▶ EXERCISE
Rewrite the stretch from the line containing "What distance would" through the end of the material, switching "tarmac" to "apron" and leaving everything else unchanged.

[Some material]
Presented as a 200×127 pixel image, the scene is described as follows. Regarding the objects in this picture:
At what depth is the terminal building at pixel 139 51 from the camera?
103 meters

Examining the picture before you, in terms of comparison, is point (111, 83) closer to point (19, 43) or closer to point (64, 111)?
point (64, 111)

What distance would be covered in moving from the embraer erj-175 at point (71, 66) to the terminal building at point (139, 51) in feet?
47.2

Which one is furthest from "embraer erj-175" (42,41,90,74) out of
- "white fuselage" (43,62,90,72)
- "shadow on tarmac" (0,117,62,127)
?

▶ THE RESULT
What distance would be covered in moving from the embraer erj-175 at point (71, 66) to the terminal building at point (139, 51) in feet?
47.2

Which one is furthest from "embraer erj-175" (42,41,90,74) out of
- "white fuselage" (43,62,90,72)
- "shadow on apron" (0,117,62,127)
?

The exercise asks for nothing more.